Task directions:
Would you show every line from the records that holds "thomsonii"?

Stored data:
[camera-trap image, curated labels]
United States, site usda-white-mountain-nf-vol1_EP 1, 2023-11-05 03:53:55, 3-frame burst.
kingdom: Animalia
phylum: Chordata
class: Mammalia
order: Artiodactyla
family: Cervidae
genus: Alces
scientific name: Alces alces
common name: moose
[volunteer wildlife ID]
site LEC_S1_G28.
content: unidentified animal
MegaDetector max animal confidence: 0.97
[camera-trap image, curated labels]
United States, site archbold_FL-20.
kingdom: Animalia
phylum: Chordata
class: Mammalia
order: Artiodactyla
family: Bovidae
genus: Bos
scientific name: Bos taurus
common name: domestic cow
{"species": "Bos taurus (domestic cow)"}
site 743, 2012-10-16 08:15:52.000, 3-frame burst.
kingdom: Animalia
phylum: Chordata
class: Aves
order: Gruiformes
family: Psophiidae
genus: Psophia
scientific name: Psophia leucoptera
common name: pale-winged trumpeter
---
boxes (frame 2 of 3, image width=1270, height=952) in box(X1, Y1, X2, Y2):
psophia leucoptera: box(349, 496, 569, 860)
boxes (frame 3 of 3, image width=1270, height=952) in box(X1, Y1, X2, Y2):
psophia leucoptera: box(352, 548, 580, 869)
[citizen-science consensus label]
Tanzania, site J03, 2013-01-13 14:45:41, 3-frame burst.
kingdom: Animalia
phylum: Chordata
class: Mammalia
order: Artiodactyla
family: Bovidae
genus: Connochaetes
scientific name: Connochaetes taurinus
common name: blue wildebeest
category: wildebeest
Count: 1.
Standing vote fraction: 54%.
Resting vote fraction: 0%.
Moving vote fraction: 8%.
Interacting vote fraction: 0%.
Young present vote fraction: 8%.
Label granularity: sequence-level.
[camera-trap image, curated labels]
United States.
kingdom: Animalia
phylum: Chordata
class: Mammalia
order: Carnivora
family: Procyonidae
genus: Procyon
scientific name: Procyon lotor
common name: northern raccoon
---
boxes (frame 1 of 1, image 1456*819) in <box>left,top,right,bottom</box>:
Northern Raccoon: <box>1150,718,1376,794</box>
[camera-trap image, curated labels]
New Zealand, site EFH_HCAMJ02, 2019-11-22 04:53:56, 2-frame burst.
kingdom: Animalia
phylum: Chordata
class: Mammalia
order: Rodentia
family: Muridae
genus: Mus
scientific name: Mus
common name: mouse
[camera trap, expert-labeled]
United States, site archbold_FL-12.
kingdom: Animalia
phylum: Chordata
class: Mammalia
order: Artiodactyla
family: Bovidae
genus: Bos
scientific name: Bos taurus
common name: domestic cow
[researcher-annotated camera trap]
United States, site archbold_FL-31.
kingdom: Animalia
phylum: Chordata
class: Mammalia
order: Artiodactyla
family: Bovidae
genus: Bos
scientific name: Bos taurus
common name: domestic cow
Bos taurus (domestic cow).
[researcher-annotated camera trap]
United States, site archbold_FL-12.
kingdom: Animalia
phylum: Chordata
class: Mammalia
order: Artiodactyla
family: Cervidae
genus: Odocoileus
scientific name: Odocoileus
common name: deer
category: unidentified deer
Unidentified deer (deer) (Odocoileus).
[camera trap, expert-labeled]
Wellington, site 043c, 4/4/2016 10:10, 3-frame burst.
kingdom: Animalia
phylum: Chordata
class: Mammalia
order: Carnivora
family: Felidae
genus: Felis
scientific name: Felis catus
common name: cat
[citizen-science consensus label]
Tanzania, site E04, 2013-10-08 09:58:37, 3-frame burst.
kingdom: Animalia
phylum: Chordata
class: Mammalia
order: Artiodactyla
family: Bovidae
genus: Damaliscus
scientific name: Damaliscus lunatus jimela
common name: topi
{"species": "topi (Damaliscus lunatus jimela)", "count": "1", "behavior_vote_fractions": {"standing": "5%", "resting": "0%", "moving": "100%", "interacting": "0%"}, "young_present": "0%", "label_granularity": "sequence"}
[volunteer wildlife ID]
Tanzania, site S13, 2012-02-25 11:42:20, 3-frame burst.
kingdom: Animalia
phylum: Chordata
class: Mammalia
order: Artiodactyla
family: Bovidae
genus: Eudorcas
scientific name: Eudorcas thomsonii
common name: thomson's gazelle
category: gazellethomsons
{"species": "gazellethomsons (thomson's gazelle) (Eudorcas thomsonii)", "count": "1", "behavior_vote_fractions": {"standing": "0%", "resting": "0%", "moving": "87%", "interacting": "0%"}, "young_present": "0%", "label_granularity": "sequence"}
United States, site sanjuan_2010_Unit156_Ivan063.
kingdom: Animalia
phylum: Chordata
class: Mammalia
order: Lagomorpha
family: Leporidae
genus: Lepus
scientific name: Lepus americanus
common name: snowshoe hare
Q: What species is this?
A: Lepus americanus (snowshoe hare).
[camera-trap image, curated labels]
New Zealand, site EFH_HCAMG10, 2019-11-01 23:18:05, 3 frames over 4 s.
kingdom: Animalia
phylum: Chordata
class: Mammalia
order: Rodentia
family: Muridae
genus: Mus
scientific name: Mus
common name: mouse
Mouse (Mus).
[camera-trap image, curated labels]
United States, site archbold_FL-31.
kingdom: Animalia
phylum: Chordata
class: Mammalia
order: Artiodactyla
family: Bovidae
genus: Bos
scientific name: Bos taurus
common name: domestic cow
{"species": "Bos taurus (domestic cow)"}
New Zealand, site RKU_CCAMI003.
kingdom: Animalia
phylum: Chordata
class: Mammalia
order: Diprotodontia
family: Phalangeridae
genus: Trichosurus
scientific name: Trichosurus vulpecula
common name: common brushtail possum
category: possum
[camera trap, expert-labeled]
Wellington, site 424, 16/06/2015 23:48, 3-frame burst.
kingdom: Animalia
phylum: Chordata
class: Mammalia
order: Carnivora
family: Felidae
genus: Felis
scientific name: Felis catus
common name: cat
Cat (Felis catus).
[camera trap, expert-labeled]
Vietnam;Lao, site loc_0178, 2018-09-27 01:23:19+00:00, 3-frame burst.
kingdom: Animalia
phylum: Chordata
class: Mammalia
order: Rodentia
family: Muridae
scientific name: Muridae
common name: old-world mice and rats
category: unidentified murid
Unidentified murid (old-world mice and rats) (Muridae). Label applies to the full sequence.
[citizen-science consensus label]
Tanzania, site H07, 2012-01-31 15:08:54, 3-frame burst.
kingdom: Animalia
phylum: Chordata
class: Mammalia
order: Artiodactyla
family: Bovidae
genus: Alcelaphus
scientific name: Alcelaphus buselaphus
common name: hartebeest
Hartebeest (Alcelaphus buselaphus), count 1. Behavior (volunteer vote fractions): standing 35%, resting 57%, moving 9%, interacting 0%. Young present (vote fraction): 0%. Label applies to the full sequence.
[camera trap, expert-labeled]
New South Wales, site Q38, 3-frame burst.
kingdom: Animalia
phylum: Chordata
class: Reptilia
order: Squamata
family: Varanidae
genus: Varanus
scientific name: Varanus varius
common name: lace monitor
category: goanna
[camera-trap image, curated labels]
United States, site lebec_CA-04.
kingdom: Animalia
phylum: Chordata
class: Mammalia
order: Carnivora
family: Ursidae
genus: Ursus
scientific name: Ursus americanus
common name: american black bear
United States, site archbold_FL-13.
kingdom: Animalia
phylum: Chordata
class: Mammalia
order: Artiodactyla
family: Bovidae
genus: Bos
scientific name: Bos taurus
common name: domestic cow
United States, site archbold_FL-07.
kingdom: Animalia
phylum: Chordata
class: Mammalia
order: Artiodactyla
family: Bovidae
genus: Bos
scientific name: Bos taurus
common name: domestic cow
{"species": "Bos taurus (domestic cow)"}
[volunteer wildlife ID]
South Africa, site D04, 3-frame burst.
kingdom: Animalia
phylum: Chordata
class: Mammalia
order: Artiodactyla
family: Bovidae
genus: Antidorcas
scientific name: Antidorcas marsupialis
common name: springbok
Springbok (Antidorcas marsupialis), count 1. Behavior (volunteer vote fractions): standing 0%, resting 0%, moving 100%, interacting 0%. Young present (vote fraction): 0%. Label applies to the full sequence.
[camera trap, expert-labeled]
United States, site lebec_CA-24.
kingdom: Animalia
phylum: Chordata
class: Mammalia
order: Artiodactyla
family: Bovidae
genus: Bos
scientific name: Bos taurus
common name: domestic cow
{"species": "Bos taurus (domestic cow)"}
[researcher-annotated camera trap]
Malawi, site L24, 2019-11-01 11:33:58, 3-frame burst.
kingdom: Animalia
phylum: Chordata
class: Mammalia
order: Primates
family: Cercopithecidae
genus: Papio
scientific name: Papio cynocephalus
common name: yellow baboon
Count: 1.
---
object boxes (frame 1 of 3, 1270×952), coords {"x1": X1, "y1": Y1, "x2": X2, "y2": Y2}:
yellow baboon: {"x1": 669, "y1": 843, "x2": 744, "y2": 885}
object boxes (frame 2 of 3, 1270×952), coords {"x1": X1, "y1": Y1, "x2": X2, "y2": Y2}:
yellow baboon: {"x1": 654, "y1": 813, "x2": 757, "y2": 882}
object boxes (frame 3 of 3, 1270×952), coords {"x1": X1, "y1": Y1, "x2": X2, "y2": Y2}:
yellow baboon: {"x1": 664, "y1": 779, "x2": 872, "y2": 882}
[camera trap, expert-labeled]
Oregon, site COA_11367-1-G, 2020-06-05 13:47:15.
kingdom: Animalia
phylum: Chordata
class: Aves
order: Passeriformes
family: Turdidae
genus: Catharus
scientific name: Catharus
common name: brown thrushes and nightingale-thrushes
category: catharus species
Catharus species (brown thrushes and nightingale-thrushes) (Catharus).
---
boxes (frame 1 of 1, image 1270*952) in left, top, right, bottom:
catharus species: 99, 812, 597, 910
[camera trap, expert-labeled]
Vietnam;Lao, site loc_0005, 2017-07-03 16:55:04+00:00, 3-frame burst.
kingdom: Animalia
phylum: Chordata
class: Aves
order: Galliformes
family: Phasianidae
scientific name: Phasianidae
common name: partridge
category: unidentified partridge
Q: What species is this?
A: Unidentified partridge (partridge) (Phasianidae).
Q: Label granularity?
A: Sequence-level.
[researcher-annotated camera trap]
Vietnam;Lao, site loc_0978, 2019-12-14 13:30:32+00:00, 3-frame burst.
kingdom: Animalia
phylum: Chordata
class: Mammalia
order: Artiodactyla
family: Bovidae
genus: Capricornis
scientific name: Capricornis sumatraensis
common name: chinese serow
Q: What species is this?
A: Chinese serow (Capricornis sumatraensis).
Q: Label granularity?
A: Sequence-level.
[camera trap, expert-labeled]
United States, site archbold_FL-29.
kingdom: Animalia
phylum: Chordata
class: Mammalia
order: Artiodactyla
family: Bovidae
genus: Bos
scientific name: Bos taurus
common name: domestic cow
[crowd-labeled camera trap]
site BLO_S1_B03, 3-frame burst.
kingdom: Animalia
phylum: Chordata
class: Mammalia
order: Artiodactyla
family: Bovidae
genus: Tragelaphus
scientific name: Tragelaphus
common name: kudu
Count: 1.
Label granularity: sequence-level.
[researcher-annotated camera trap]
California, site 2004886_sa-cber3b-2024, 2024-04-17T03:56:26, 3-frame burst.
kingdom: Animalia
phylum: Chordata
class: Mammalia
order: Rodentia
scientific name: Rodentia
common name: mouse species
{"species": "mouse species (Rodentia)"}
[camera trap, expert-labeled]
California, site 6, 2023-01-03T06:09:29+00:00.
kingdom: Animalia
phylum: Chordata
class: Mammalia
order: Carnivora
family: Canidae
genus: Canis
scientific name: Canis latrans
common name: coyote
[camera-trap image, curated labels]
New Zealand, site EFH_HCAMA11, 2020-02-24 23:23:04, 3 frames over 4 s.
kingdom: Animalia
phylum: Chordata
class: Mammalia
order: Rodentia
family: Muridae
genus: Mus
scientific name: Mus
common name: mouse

Answer to this exercise:
scientific name: Eudorcas thomsonii
{"species": "gazellethomsons (thomson's gazelle) (Eudorcas thomsonii)", "count": "1", "behavior_vote_fractions": {"standing": "0%", "resting": "0%", "moving": "87%", "interacting": "0%"}, "young_present": "0%", "label_granularity": "sequence"}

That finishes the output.